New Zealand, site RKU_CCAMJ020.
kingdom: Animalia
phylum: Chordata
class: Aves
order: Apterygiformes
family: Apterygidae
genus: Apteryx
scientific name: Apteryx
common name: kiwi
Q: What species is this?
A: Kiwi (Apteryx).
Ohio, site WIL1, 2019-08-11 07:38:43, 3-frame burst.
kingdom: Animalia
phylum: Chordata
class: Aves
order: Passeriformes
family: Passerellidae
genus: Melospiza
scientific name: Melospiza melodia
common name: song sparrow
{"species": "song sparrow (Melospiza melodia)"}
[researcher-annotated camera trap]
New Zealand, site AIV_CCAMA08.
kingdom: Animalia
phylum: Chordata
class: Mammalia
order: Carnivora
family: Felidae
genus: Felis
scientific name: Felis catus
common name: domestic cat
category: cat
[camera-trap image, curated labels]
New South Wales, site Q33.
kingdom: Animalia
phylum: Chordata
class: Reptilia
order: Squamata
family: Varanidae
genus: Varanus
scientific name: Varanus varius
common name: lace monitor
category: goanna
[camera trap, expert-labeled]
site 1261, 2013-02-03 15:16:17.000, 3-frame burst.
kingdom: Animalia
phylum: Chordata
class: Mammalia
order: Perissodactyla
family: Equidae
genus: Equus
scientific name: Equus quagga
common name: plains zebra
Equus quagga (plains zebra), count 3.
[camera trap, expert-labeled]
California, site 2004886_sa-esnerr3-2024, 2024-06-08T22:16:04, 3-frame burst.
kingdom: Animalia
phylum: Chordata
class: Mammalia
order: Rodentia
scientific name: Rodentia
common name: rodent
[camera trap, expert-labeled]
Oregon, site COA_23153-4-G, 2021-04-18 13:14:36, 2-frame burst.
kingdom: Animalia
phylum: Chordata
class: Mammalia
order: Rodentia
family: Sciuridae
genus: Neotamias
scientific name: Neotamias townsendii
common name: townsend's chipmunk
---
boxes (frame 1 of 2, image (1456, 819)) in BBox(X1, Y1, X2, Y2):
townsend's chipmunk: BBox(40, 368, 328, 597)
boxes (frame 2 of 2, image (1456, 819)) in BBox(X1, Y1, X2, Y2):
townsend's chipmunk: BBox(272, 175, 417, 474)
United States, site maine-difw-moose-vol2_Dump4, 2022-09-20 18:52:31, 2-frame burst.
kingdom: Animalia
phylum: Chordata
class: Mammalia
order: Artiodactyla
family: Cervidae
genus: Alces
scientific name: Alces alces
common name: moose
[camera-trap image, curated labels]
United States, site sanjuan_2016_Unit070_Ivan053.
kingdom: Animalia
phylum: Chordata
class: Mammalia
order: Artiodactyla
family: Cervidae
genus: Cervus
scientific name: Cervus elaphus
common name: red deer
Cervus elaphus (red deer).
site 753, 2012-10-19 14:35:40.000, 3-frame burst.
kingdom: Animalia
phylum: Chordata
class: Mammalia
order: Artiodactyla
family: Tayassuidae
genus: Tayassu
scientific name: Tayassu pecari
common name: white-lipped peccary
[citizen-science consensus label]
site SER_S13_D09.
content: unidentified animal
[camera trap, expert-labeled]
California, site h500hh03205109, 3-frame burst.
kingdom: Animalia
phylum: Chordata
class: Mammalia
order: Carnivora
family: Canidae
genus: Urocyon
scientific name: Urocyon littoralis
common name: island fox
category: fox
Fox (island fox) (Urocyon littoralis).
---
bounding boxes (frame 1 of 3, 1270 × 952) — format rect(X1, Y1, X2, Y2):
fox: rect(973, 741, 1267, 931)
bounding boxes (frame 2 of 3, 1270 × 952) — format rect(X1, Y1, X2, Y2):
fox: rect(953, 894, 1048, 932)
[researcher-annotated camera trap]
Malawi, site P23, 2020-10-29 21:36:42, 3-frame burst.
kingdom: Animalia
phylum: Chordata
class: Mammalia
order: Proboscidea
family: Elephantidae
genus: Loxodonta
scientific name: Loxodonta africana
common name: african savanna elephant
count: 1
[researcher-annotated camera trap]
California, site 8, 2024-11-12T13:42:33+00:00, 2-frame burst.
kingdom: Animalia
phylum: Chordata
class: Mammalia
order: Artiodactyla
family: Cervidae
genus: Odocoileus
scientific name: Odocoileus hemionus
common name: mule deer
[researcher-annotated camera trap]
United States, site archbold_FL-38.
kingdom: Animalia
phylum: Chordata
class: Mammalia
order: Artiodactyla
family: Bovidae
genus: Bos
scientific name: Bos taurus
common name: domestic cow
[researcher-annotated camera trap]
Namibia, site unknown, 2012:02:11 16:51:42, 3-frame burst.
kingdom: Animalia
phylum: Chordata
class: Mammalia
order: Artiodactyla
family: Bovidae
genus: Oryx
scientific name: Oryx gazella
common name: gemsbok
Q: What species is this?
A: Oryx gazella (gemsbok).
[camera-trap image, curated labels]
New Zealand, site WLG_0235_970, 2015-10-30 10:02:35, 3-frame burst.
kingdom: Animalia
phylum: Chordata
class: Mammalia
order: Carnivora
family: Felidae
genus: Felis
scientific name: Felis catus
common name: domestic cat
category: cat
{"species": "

·····

> **Task statement**: Would you retype all of the lines shown above, exactly as given?

> **Expected answer**:
New Zealand, site RKU_CCAMJ020.
kingdom: Animalia
phylum: Chordata
class: Aves
order: Apterygiformes
family: Apterygidae
genus: Apteryx
scientific name: Apteryx
common name: kiwi
Q: What species is this?
A: Kiwi (Apteryx).
Ohio, site WIL1, 2019-08-11 07:38:43, 3-frame burst.
kingdom: Animalia
phylum: Chordata
class: Aves
order: Passeriformes
family: Passerellidae
genus: Melospiza
scientific name: Melospiza melodia
common name: song sparrow
{"species": "song sparrow (Melospiza melodia)"}
[researcher-annotated camera trap]
New Zealand, site AIV_CCAMA08.
kingdom: Animalia
phylum: Chordata
class: Mammalia
order: Carnivora
family: Felidae
genus: Felis
scientific name: Felis catus
common name: domestic cat
category: cat
[camera-trap image, curated labels]
New South Wales, site Q33.
kingdom: Animalia
phylum: Chordata
class: Reptilia
order: Squamata
family: Varanidae
genus: Varanus
scientific name: Varanus varius
common name: lace monitor
category: goanna
[camera trap, expert-labeled]
site 1261, 2013-02-03 15:16:17.000, 3-frame burst.
kingdom: Animalia
phylum: Chordata
class: Mammalia
order: Perissodactyla
family: Equidae
genus: Equus
scientific name: Equus quagga
common name: plains zebra
Equus quagga (plains zebra), count 3.
[camera trap, expert-labeled]
California, site 2004886_sa-esnerr3-2024, 2024-06-08T22:16:04, 3-frame burst.
kingdom: Animalia
phylum: Chordata
class: Mammalia
order: Rodentia
scientific name: Rodentia
common name: rodent
[camera trap, expert-labeled]
Oregon, site COA_23153-4-G, 2021-04-18 13:14:36, 2-frame burst.
kingdom: Animalia
phylum: Chordata
class: Mammalia
order: Rodentia
family: Sciuridae
genus: Neotamias
scientific name: Neotamias townsendii
common name: townsend's chipmunk
---
boxes (frame 1 of 2, image (1456, 819)) in BBox(X1, Y1, X2, Y2):
townsend's chipmunk: BBox(40, 368, 328, 597)
boxes (frame 2 of 2, image (1456, 819)) in BBox(X1, Y1, X2, Y2):
townsend's chipmunk: BBox(272, 175, 417, 474)
United States, site maine-difw-moose-vol2_Dump4, 2022-09-20 18:52:31, 2-frame burst.
kingdom: Animalia
phylum: Chordata
class: Mammalia
order: Artiodactyla
family: Cervidae
genus: Alces
scientific name: Alces alces
common name: moose
[camera-trap image, curated labels]
United States, site sanjuan_2016_Unit070_Ivan053.
kingdom: Animalia
phylum: Chordata
class: Mammalia
order: Artiodactyla
family: Cervidae
genus: Cervus
scientific name: Cervus elaphus
common name: red deer
Cervus elaphus (red deer).
site 753, 2012-10-19 14:35:40.000, 3-frame burst.
kingdom: Animalia
phylum: Chordata
class: Mammalia
order: Artiodactyla
family: Tayassuidae
genus: Tayassu
scientific name: Tayassu pecari
common name: white-lipped peccary
[citizen-science consensus label]
site SER_S13_D09.
content: unidentified animal
[camera trap, expert-labeled]
California, site h500hh03205109, 3-frame burst.
kingdom: Animalia
phylum: Chordata
class: Mammalia
order: Carnivora
family: Canidae
genus: Urocyon
scientific name: Urocyon littoralis
common name: island fox
category: fox
Fox (island fox) (Urocyon littoralis).
---
bounding boxes (frame 1 of 3, 1270 × 952) — format rect(X1, Y1, X2, Y2):
fox: rect(973, 741, 1267, 931)
bounding boxes (frame 2 of 3, 1270 × 952) — format rect(X1, Y1, X2, Y2):
fox: rect(953, 894, 1048, 932)
[researcher-annotated camera trap]
Malawi, site P23, 2020-10-29 21:36:42, 3-frame burst.
kingdom: Animalia
phylum: Chordata
class: Mammalia
order: Proboscidea
family: Elephantidae
genus: Loxodonta
scientific name: Loxodonta africana
common name: african savanna elephant
count: 1
[researcher-annotated camera trap]
California, site 8, 2024-11-12T13:42:33+00:00, 2-frame burst.
kingdom: Animalia
phylum: Chordata
class: Mammalia
order: Artiodactyla
family: Cervidae
genus: Odocoileus
scientific name: Odocoileus hemionus
common name: mule deer
[researcher-annotated camera trap]
United States, site archbold_FL-38.
kingdom: Animalia
phylum: Chordata
class: Mammalia
order: Artiodactyla
family: Bovidae
genus: Bos
scientific name: Bos taurus
common name: domestic cow
[researcher-annotated camera trap]
Namibia, site unknown, 2012:02:11 16:51:42, 3-frame burst.
kingdom: Animalia
phylum: Chordata
class: Mammalia
order: Artiodactyla
family: Bovidae
genus: Oryx
scientific name: Oryx gazella
common name: gemsbok
Q: What species is this?
A: Oryx gazella (gemsbok).
[camera-trap image, curated labels]
New Zealand, site WLG_0235_970, 2015-10-30 10:02:35, 3-frame burst.
kingdom: Animalia
phylum: Chordata
class: Mammalia
order: Carnivora
family: Felidae
genus: Felis
scientific name: Felis catus
common name: domestic cat
category: cat
{"species": "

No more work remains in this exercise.